» **Complete the following**
1: In the passage on Israel and the Arab states, rewrite the portion starting at "From: beardedbruce" and ending at "submerged by Jordan.", changing "annexation" to "absorption".
2: Which refuge destinations does the passage on Israel and the Arab states name as common for Jews leaving Arab lands, other than Israel?
3: Proceed with the passage on Israel and the Arab states from the point where it stops.

begin Provided text

The Jewish exodus from Arab lands refers to the 20th century emigration of Jews, primarily of Sephardi and Mizrahi background, from majority Arab lands. Typically, this emigration followed discrimination, harassment, persecution, and financial confiscation on the part of the majority population and/or government agencies. Approximately two-thirds of affected Jews emigrated to the modern State of Israel; other common refuge destinations included the United States, Canada and France. Disruption overall was significant: the ancestors of many Jews had resided within Arab lands for centuries before the advent and spread of Islam in the seventh century CE. The ancestors of others had immigrated in later centuries. Previously sporadic Jewish emigration from Arab lands accelerated following the establishment of Israel in 1948. The process accelerated as Arab nations under French, British and Italian colonial rule or protection gained independence. Further Arab-Israeli wars were sustained by, and in turn exacerbated, anti-Jewish sentiment within the various Arab-majority states. Within a few years after the Six Day War there were only remnants of Jewish communities left in most Arab lands.

Many, but by no means all, writers on the topic regard the Jewish exodus from Arab lands as a historical parallel to the Palestinian exodus during the 1948 Arab-Israeli War and the Six-Day War. Jews in Arab lands have been reduced by more than 99% since 1948 while the Arab population of Israel has grown larger than its 1948 base.


Post - Top - Home - Printer Friendly - Translate

Subject: RE: BS: (recognizing Israel) too much to ask?
From: beardedbruce
Date: 26 Sep 06 - 05:07 PM

After the 1948 War for Independence and the Jordanian takeover, the Palestinian Arabs never attempted to establish an independent state in the territory alloted to them by the 1947 United Nations Partition Plan. They cooperated with its unilateral annexation by Jordan, becoming part of Jordan's political system. Across the barbed wire that marked the dividing line, Jordanian East Jerusalem was not made the capital, even for its Palestinian residents, in 19 years of Jordanian rule. The capital remained in Amman. There was no outcry of claims of "Palestinian" identity being submerged by Jordan.


The reason there was no Arab outrage over the annexation was because Jordan is a state whose ethnic majority is Palestinian Arabs. On the other hand, the Palestinians of Jordan are disenfranchised by the ruling Hashemite minority. Despite this fact, in the years following the annexation the Palestinians displayed no interest in achieving "self-determination" in Hashemite Jordan. It is only the presence of Jews, apparently, that incites this claim.

The Jordanian "occupation" of the West Bank was very abusive of the rights of Jews and Christians, or any resident of Israel. During the 1948-1967 period of its occupation, Jordan permitted terrorists to launch raids into Israel. Jewish and muslim residents of Israel were not permitted to visit their Holy Places in East Jerusalem. Christians, too, were discriminated against. In 1958, Jordanian legislation required all members of the Brotherhood of the Holy Sepulchre to adopt Jordanian citizenship. In 1965, Christian institutions were forbidden to acquire any land or rights in or near Jerusalem. In 1966, Christian schools were compelled to close on Fridays instead of Sundays, customs privileges of Christian religious institutions were abolished. Jerusalem was bisected by barbed wire, concrete barriers and walls. On a number of occasions Jordanian soldiers opened fire on Jewish Jerusalem. In May 1967, the Temple Mount became a military base for the Jordanian National Guard.

end Provided text
begin Data excerpts

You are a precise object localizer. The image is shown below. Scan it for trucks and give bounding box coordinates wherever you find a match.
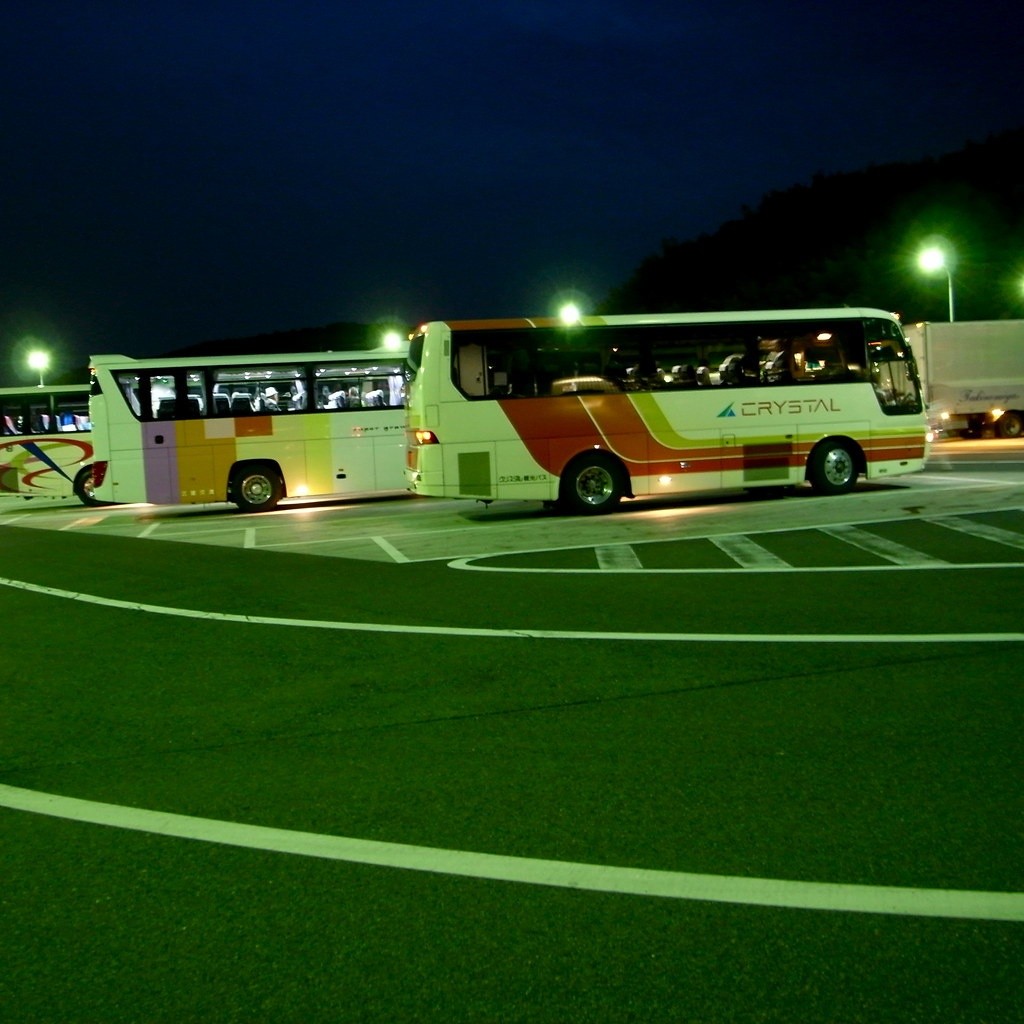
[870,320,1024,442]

end Data excerpts
begin Data excerpts

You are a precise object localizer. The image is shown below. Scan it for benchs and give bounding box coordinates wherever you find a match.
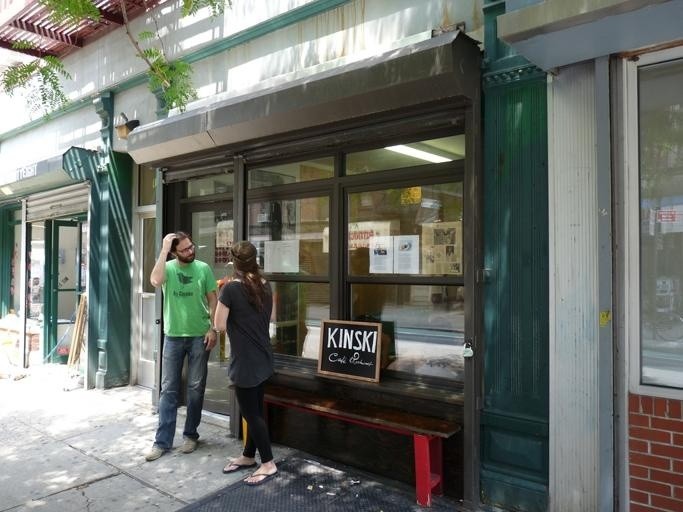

end Data excerpts
begin Data excerpts

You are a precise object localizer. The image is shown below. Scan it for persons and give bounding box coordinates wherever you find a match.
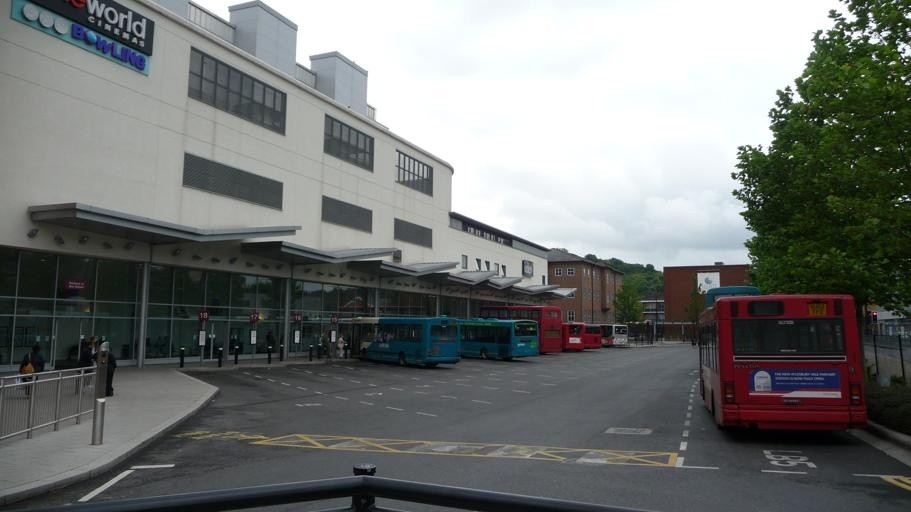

end Data excerpts

» **Task answers**
1:
From: beardedbruce
Date: 26 Sep 06 - 05:07 PM

After the 1948 War for Independence and the Jordanian takeover, the Palestinian Arabs never attempted to establish an independent state in the territory alloted to them by the 1947 United Nations Partition Plan. They cooperated with its unilateral absorption by Jordan, becoming part of Jordan's political system. Across the barbed wire that marked the dividing line, Jordanian East Jerusalem was not made the capital, even for its Palestinian residents, in 19 years of Jordanian rule. The capital remained in Amman. There was no outcry of claims of "Palestinian" identity being submerged by Jordan.

2: United States, Canada, France

3:
Post - Top - Home - Printer Friendly - Translate

Subject: RE: BS: (recognizing Israel) too much to ask?
From: beardedbruce
Date: 26 Sep 06 - 05:16 PM

Habib Issa wrote in the New York Lebanese daily newspaper At Hoda on June 8, 1951 :

The Secretary General of the Arab League, Azzam Pasha, assured the Arab peoples that the occupation of Palestine and of Tel Aviv would be as simple as a military promenade... He pointed out that they were already on the frontiers and that all the millions the Jews had spent on land and economic development would be easy booty, for it would be a simple matter to throw Jews into the Mediterranean. -- Brotherly advice was given to the Arabs of Palestine to leave their land, homes, and property and to stay temporarily in neighbouring fraternal states, lest the guns of the invading Arab armies mow them down.


Post - Top - Home - Printer Friendly - Translate

Subject: RE: BS: (recognizing Israel) too much to ask?
From: GUEST,hugo
Date: 27 Sep 06 - 02:49 PM

Behind the US support for Israel is indeed the demand by the US to control directly or indirectly the oilfields of the Middle East.
Israel does not produce oil itself but acts as a guard dog for US interests in the region.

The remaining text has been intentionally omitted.